For over an hour, Gopnik delivered this warm prose while gesticulating with everything but his hands, his body pivoting behind the lectern as if rooted to an invisible lazy boy and his otherwise taut cheeks jumping up and down during moments of excitement. His face wriggled most when discussing how local food-advocates can manipulate societal tastes (The Yale Sustainable Food Project sponsored the talk). Tastes, Gopnik said, help us decide whether fluctuating social fashion are in line with personal values. Consequently, making the movement a “cool fashion” is one of the most effective ways of changing tastes. The ever-changing nature of collective tastes also gives hope for the proliferation of the local food movement, Gopnik said. Below are some of the notable quotes from the evening:

“The one thing we do naturally is dispute taste. Disputing taste is one of the things people do all the time, and not least with food. We also see that mouth tastes and moral tastes change all the time, it seems sometimes instantaneously.”

“How are we going to resolve the reality that tastes changes all the time and that tastes doesn’t seem to be just a figment or a fiction, but it seems to us something terribly central to the definition of our own lives?”

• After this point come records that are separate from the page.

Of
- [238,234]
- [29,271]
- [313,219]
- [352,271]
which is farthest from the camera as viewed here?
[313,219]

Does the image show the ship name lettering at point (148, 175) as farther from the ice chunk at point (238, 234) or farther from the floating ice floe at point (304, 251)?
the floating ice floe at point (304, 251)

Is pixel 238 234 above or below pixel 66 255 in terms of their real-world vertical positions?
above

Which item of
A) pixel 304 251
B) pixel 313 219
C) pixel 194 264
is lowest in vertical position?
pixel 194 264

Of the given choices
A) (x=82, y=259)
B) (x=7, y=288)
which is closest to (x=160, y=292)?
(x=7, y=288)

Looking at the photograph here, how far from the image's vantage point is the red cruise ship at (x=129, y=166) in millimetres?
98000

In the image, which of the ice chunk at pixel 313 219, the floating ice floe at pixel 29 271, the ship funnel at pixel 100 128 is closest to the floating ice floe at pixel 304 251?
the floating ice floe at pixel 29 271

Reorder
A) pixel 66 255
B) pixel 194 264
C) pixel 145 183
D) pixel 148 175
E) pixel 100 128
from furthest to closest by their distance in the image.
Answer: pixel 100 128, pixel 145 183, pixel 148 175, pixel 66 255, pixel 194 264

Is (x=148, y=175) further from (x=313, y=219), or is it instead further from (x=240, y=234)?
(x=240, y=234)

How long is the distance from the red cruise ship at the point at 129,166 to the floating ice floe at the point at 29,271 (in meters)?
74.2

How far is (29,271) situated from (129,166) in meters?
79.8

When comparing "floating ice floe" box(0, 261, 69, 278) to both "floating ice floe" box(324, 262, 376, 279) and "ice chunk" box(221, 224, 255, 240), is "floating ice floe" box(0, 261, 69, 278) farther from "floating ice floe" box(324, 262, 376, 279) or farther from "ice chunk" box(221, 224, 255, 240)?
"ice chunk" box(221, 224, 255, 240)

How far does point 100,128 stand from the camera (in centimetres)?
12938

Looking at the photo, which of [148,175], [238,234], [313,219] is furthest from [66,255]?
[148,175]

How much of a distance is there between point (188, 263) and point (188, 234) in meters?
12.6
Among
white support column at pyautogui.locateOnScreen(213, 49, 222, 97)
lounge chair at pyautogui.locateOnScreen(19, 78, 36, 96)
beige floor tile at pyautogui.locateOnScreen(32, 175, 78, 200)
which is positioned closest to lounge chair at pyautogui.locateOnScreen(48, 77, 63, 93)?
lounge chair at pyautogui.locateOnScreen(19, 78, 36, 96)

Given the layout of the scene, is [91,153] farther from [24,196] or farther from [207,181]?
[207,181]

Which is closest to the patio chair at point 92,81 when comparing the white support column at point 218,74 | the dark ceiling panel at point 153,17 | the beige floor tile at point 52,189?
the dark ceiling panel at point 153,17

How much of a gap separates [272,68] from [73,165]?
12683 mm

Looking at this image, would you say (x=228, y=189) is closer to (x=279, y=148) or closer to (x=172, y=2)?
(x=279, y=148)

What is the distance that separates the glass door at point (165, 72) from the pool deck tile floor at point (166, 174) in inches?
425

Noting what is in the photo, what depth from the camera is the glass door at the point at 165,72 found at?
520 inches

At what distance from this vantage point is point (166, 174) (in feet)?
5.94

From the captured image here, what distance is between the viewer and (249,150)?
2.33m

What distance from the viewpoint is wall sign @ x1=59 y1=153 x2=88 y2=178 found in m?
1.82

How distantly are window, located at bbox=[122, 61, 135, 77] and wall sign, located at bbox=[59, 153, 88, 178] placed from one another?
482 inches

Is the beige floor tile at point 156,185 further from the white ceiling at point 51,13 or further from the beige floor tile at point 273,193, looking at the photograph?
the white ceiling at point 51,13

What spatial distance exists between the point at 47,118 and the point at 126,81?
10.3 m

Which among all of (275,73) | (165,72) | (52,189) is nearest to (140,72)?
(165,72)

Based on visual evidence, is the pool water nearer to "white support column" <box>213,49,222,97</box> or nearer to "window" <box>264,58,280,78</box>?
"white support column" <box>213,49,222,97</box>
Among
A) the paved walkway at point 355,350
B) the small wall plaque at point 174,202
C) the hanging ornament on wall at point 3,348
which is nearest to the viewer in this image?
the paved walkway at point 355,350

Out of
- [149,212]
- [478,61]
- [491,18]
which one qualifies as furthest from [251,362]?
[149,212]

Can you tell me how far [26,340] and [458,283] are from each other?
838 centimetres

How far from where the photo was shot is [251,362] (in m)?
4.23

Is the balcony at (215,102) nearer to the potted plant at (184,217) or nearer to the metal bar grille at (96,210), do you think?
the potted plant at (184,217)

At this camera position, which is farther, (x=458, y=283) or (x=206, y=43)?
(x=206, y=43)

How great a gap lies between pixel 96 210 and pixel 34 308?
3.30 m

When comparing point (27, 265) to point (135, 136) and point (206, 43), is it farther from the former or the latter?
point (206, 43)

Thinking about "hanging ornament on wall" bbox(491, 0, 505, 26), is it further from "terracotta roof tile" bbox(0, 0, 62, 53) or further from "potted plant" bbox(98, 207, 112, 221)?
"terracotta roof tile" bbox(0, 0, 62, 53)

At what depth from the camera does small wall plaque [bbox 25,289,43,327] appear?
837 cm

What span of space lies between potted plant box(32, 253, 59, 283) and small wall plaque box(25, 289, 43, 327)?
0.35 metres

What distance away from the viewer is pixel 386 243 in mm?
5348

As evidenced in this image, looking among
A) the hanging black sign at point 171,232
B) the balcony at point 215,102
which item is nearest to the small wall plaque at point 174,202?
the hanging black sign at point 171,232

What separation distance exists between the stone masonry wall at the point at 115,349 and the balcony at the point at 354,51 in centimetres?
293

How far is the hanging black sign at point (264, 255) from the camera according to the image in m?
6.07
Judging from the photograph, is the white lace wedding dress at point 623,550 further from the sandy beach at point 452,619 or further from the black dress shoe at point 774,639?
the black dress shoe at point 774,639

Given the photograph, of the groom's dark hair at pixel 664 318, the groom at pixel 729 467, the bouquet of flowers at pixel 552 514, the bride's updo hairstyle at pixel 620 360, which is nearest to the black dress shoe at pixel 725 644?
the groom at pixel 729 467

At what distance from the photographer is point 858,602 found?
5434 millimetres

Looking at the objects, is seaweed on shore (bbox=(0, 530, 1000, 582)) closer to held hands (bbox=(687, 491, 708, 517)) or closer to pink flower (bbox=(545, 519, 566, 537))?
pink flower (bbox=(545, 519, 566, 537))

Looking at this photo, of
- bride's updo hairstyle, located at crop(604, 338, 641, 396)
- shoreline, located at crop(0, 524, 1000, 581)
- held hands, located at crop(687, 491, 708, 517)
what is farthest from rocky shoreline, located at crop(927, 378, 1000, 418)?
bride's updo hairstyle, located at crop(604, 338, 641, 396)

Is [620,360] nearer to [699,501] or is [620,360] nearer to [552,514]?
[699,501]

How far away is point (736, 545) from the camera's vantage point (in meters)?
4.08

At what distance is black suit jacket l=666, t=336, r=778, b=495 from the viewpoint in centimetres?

“There is no privileged space from which we can look down now in 2011 and say ‘Well, your tastes in the past have always been trends, and our tastes are truths.’ All tastes effects depend on contexts.”

“Those of us who want to remake the tastes of America have to go about it not simply by insisting on one narrow monolithic set of unchanging principles about right and wrongs ways to eat, but by becoming fully engaged by the play of fashion, taste and values that distinguishes all of human conversation.”